Digital Humanities cuts across a range of fields, and as such it draws its lexicon from all of these disciplines. As I continue to read DH articles and attend DH discussions, I am assailed by this concept of a shared vocabulary. Although the individual words may be the same, each discipline has added its own nuance to the concepts behind the words. This week’s articles are no exception. Nony “asks us to face a decisive rite of passage” in our battle of the Anthropocene and goes further by telling us that “the liminal is simultaneously here and there.” I had to pause as the anthropologist in me winced at this. This is where the lexicon breaks down.
Anthropologically speaking, a rite of passage has three stages: First, the separation stage; Second, the liminal stage; Finally, the reaggregation stage. The liminal entity is in a transformative state and is neither here nor there. They are between cultural statuses. To complete this rite of passage the entity must reincorporate themselves into the society after the culture accepts the new status. Even if we assumed that the culture itself was the liminal entity, it would have nothing to reaggregate with because the totality is in the liminal state.
Instead of a rite of passage, and in keeping with the battle theme stated at the beginning of the article, perhaps we should fight and assimilate to a politics of care. Am I missing the argument while getting caught up in semantics? Possibly, but as we all know, the devil is in the details. Yes, we should just assimilate as resistance is futile.
In Nony’s other article, the section about digital storage and memory formation was intriguing. I could not help the evil giggle that escaped me when I read that the programmer is the gatekeeper to memory. Although, has this not happened throughout history? When writing was invented, did not the storyteller lose his place as gatekeeper? When the printing press started printing in the vernacular, did not the monastery lose its role as gatekeeper? Why does “get off my lawn” come to mind?

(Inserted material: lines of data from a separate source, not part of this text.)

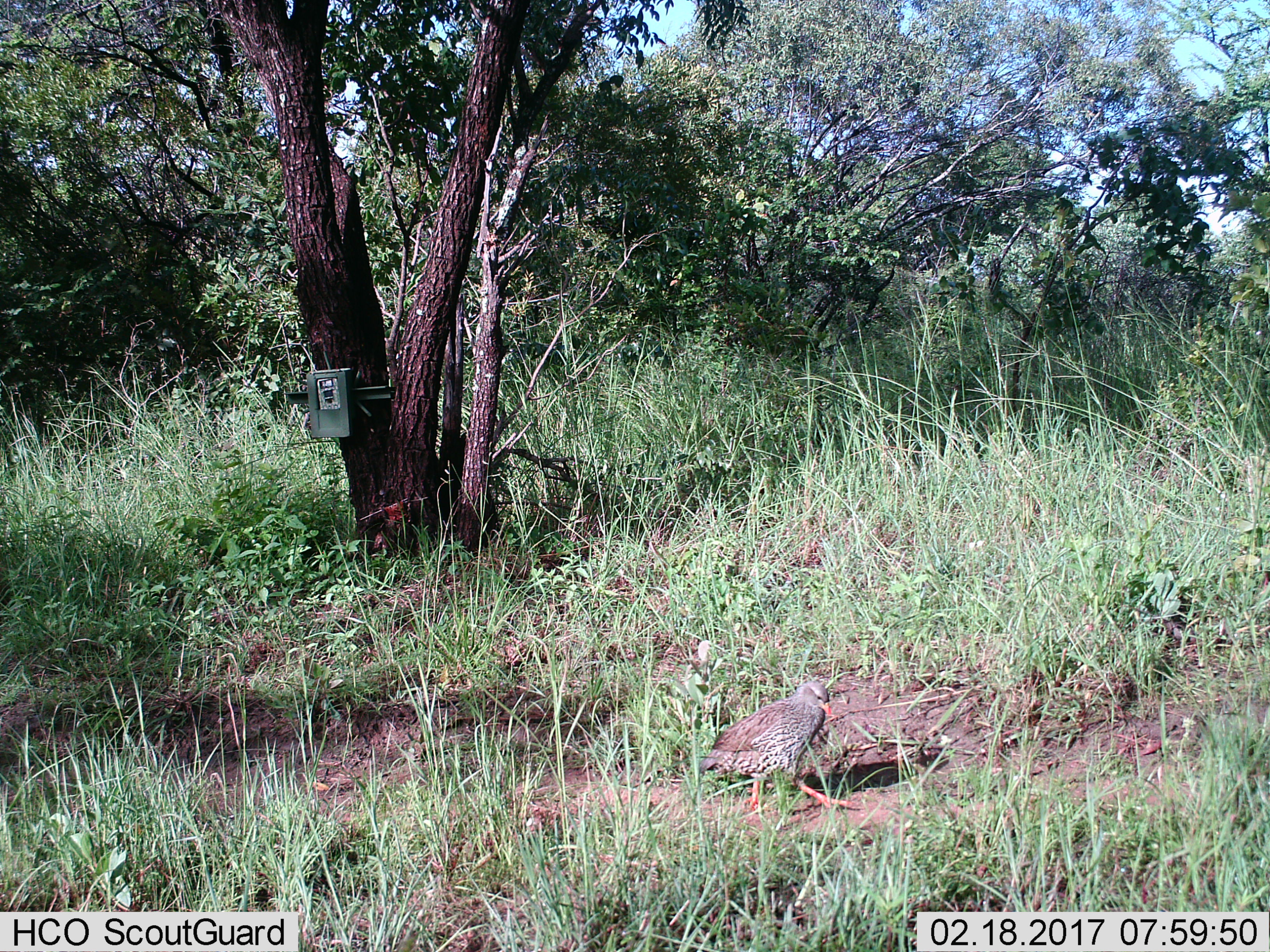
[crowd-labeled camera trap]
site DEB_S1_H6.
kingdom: Animalia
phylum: Chordata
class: Aves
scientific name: Aves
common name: bird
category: birdother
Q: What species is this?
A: Birdother (bird) (Aves).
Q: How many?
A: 1.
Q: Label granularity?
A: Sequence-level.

The fight for diversity in Digital Humanities is crucial. The consequences of losing are dire. We not only lose history and culture, but we lose the future possibilities that these groups bring to the table. The question is: should we win or should the battle for improvement itself be the goal? If we win, is there a loser and do they then get pushed to the margins? Does the issue stay in active thought, if we win, or will it recede to memory?